Today’s ransomware operators are increasingly turning to living-off-the-land (LOTL) tactics—easily blending into legitimate system activity, dumping credentials and evading shortsighted defenses. Each year, more attackers are chaining together sophisticated tactics, techniques and procedures (TTPs) to infiltrate networks and hit as many systems as possible.
When one tactic fails, they pivot fast, pulling from step-by-step playbooks shared among seasoned operators and affiliates to keep their attack chains moving. In 2024, this kind of persistent agility cost organizations $4.88 million in breaches, a 10% increase from the previous year.
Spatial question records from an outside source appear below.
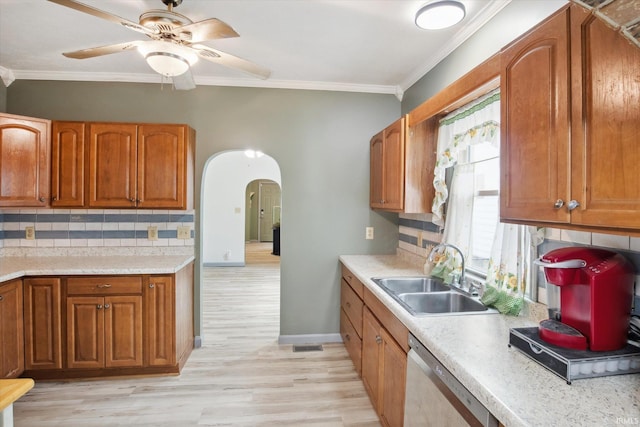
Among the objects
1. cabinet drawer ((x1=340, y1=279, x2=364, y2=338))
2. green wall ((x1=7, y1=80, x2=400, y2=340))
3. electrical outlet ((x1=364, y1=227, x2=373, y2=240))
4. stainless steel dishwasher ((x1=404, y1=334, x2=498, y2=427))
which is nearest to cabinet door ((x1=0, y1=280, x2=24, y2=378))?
green wall ((x1=7, y1=80, x2=400, y2=340))

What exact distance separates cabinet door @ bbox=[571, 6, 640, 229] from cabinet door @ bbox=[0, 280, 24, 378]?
3.28 meters

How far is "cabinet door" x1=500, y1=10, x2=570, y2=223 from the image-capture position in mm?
1044

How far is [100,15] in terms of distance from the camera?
4.91 ft

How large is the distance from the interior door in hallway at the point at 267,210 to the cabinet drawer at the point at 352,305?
7720 mm

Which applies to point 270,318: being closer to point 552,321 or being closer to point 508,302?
point 508,302

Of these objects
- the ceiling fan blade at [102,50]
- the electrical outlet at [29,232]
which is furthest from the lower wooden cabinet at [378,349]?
the electrical outlet at [29,232]

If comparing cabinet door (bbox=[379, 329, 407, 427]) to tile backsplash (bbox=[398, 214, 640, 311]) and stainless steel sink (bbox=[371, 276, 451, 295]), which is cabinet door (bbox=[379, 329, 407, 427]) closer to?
stainless steel sink (bbox=[371, 276, 451, 295])

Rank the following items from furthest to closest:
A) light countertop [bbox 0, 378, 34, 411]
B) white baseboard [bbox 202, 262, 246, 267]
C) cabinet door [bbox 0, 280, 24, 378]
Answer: white baseboard [bbox 202, 262, 246, 267] < cabinet door [bbox 0, 280, 24, 378] < light countertop [bbox 0, 378, 34, 411]

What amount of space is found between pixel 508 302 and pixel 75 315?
2.93m

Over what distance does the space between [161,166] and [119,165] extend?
13.3 inches

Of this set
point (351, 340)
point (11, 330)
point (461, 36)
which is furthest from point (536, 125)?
point (11, 330)

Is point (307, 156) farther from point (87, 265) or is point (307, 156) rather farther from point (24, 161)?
point (24, 161)

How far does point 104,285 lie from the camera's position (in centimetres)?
→ 246

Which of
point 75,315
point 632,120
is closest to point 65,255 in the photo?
point 75,315
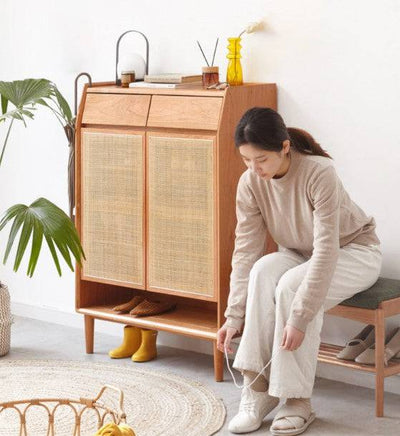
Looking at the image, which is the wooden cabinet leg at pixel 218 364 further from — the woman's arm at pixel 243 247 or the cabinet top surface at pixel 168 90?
the cabinet top surface at pixel 168 90

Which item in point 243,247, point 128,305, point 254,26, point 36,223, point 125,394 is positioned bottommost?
point 125,394

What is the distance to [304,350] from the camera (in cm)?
304

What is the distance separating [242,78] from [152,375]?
1.19 m

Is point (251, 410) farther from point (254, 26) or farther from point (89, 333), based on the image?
point (254, 26)

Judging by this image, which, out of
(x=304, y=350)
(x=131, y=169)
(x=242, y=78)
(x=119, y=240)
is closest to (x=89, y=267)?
(x=119, y=240)

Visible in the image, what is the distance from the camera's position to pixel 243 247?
3291 millimetres

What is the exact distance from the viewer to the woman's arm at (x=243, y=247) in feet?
10.6

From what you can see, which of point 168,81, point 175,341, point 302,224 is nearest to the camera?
point 302,224

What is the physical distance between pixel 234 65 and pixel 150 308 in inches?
40.2

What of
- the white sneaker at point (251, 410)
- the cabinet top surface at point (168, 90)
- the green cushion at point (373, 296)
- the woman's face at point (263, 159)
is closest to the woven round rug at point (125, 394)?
the white sneaker at point (251, 410)

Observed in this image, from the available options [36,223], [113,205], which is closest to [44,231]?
[36,223]

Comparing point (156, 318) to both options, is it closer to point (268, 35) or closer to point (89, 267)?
point (89, 267)

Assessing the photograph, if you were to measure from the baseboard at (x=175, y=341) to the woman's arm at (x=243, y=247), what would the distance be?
59cm

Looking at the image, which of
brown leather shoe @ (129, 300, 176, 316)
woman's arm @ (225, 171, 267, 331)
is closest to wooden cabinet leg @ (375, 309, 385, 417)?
woman's arm @ (225, 171, 267, 331)
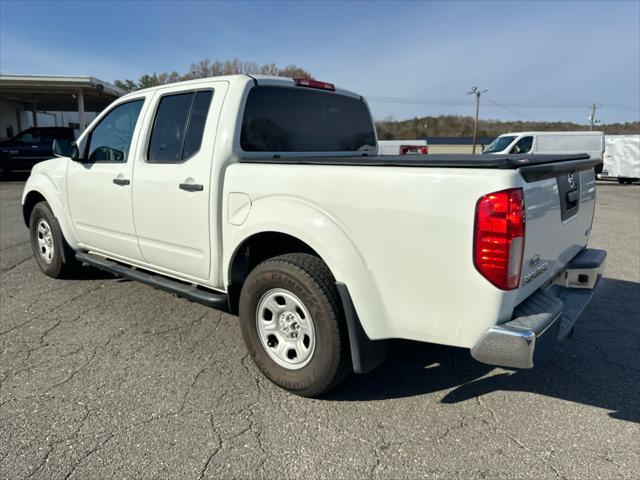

Some attacks unfold in just 74 minutes. Other attackers lurk undetected for a mean time of 258 days. Defenders aren’t just up against the clock, they’re also facing well-practiced attack chains with interchangeable strategies. Even though cutting a single choke point can sever 17,000 potential paths, most traditional methods only flag isolated alerts (disconnected signals that fail to reveal the full scope of an attack in progress), leaving defenders vulnerable to the next move problem.
Let’s face it, detecting one stage of an attack isn’t enough to stop attack progression anymore. Security teams need to shift to proactive strategies that anticipate beyond single steps and deliver the whole picture—only then will they be able to stay steps ahead of multi-stage attack sequences and shut them down.